Una de las tareas más importantes del cuidador es evaluar el horario en que brinda el cuidado. Cuándo se trata de un cuidador principal, éste debe tratar de ajustarse a 8 horas, idealmente y hasta 12 horas de cuido como máximo, con al menos un día de descanso semanal. El tiempo que el cuidador invierta en esta actividad depende de la condición física y mental del adulto mayor, de la carga laboral relacionada al cuidado, su propia condición de salud, sus intereses y posibilidades.

“Si por ejemplo un cuidador principal de un adulto mayor con limitaciones físicas no tiene ningún día de descanso en dos o más años,  a la hora de proporcionar el cuidado al adulto mayor, cada vez estará más sobrecargado y es probable que debute con problemas físicos como lumbalgias, sedentarismo, Síndrome de Burnout o del cuidador, fatiga hasta depresión” señaló Vanessa Aguilar, enfermera y subdirectora de Enfermería de la Universidad Hispanoamericana.

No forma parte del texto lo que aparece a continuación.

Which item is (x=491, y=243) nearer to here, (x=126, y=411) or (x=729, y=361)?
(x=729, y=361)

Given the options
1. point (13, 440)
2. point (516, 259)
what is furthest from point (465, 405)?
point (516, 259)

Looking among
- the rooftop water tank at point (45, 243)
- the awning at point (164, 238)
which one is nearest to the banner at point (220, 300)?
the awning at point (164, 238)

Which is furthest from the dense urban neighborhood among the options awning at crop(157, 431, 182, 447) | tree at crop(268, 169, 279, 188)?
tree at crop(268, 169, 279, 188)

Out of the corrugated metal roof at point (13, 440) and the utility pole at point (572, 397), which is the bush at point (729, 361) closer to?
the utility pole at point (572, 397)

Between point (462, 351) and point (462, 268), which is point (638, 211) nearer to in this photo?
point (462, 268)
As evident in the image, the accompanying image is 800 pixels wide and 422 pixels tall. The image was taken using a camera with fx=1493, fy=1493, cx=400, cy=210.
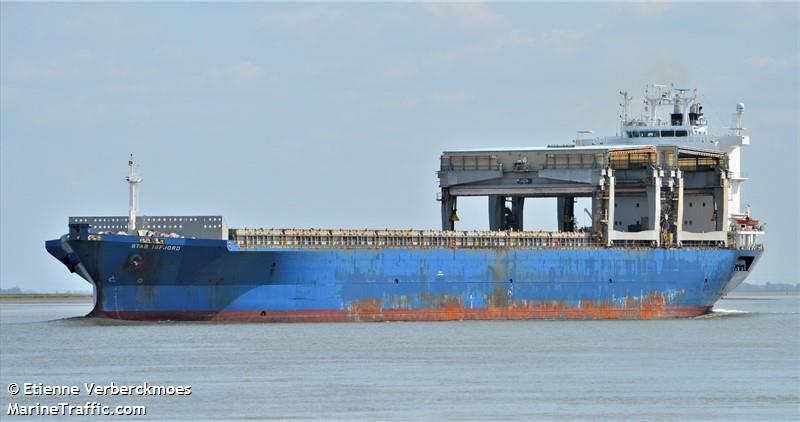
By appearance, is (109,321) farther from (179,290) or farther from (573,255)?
(573,255)

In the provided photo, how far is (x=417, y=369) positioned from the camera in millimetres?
33719

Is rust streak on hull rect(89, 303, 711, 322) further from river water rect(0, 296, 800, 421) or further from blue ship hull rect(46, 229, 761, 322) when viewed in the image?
river water rect(0, 296, 800, 421)

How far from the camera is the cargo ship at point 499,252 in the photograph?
149 ft

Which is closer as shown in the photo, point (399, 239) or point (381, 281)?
point (381, 281)

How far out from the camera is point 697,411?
27.8 meters

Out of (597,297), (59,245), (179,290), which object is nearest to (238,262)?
(179,290)

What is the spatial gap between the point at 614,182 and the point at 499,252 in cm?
736

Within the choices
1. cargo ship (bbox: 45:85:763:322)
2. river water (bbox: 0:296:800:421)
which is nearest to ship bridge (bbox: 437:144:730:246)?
cargo ship (bbox: 45:85:763:322)

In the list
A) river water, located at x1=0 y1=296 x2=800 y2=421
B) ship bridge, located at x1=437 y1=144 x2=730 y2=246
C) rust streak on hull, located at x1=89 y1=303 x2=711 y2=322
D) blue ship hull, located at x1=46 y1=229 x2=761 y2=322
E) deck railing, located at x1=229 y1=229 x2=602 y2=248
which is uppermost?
ship bridge, located at x1=437 y1=144 x2=730 y2=246

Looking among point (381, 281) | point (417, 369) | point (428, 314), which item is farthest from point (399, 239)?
point (417, 369)

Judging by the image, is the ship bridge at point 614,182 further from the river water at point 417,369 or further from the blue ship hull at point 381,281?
the river water at point 417,369

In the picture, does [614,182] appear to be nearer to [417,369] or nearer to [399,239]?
[399,239]

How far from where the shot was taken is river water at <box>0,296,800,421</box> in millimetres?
27906

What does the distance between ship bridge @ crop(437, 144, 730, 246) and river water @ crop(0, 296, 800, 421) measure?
25.3 ft
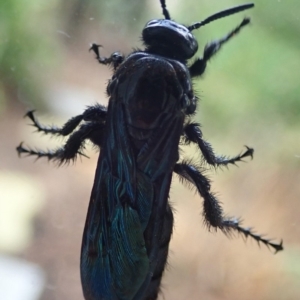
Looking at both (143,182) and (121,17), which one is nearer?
(143,182)

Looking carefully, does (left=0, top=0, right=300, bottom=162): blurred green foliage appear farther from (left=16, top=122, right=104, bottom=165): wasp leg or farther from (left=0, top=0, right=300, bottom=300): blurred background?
(left=16, top=122, right=104, bottom=165): wasp leg

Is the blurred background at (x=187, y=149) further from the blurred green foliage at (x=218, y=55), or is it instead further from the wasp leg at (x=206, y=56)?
the wasp leg at (x=206, y=56)

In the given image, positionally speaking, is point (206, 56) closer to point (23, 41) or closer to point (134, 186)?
point (134, 186)

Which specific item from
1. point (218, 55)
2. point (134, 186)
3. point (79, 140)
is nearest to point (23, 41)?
point (79, 140)

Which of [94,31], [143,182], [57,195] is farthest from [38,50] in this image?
[143,182]

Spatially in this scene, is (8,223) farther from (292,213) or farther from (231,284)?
(292,213)

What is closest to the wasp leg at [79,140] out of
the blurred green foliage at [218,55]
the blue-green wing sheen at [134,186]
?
the blue-green wing sheen at [134,186]

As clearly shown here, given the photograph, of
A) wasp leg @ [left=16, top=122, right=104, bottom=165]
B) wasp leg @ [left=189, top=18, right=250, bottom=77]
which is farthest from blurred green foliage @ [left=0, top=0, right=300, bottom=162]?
wasp leg @ [left=16, top=122, right=104, bottom=165]
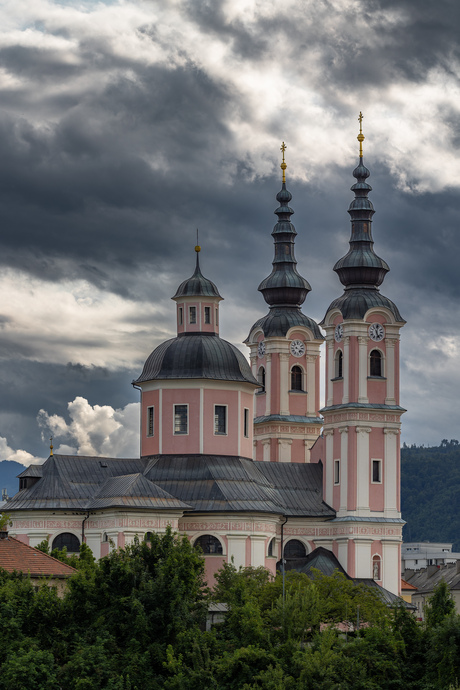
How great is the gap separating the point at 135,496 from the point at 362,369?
19576 millimetres

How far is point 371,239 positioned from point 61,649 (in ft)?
148

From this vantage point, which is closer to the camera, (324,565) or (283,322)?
(324,565)

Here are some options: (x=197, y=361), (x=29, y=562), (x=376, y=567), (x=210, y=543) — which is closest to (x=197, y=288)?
(x=197, y=361)

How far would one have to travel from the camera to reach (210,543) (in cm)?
8831

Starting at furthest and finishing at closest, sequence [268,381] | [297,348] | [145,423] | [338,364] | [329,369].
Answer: [297,348] < [268,381] < [329,369] < [338,364] < [145,423]

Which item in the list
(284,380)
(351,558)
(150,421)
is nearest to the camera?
(150,421)

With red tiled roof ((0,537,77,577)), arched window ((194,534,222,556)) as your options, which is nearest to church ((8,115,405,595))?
arched window ((194,534,222,556))

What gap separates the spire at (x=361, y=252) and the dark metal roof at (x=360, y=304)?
3.14ft

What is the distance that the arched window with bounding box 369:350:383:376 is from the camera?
100062 mm

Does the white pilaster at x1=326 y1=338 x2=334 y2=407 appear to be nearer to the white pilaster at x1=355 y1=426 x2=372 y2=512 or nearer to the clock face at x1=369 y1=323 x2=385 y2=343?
the clock face at x1=369 y1=323 x2=385 y2=343

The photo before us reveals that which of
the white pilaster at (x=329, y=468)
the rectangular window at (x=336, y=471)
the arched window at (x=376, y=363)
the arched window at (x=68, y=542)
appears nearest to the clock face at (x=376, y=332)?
the arched window at (x=376, y=363)

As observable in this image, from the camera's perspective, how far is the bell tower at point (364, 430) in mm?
97312

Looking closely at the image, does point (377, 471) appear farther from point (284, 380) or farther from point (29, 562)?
point (29, 562)

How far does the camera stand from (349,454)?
98.2 meters
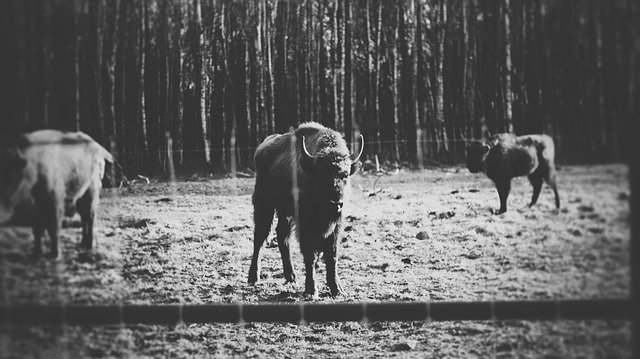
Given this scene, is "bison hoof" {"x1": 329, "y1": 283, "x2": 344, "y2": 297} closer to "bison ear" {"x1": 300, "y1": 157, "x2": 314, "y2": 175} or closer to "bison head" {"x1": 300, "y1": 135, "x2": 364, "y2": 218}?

Es de gran importancia los acuerdos familiares, esto permite tener claridad sobre las responsabilidades de cada miembro. El adulto mayor no debe acostumbrarse a solo una persona. “En la familia deben aprender a manejarse no solo el diálogo sino también la tolerancia.  Cada cuidador debe respetar el horario del adulto mayor, el tipo de dieta, la forma de suministrar un medicamento o el tipo de visitas que tendrá.
La familia debe llegar al consenso para el bienestar del adulto mayor. No es el que aporta más dinero el que toma las decisiones ni el que cuida es quién tiene derecho absoluto sobre la vida del adulto mayor;  la familia no debe perder la perspectiva de que el cuidado busca la mejor calidad de vida. La familia tiene que aprender a dialogar para cuidar a alguien” recalcó Vanessa Aguilar.

Si el adulto mayor puede o desea asistir a un centro diurno es necesario verificar el tipo de condiciones que éste ofrece. Por ejemplo: ¿cuántos tiempos de comida?. ¿Cómo preparan los alimentos?. Las condiciones físicas del lugar y qué tipo de actividades culturales o deportivas realizan. Esto será de gran apoyo para el cuidador y probablemente de bienestar para el adulto mayor.

Otro punto esencial, es el tiempo de calidad que le dará cada cuidador. No se debe confundir por número de horas, sino en la realización de actividades que den bienestar la persona adulta mayor. Se debe recurrir a actividades o pasatiempos que él o ella realizaba durante su juventud como la lectura, pintar, ir al cine, caminatas, escuchar la música que le agrade, etc. Es importante, que pueda recordar momentos importantes que han marcado su vida y que sea escuchado por el resto de su familia para fortalecer los lazos.

Los vecinos pueden ser grandes aliados de la familia, les permitirán monitorearlos para  revisar que cumple con su rutina normal e incluso detectar si el cuidador necesita ayuda para manejar al paciente en alguna emergencia. Compartir números telefónicos con el vecino de confianza puede ser una buena estrategia.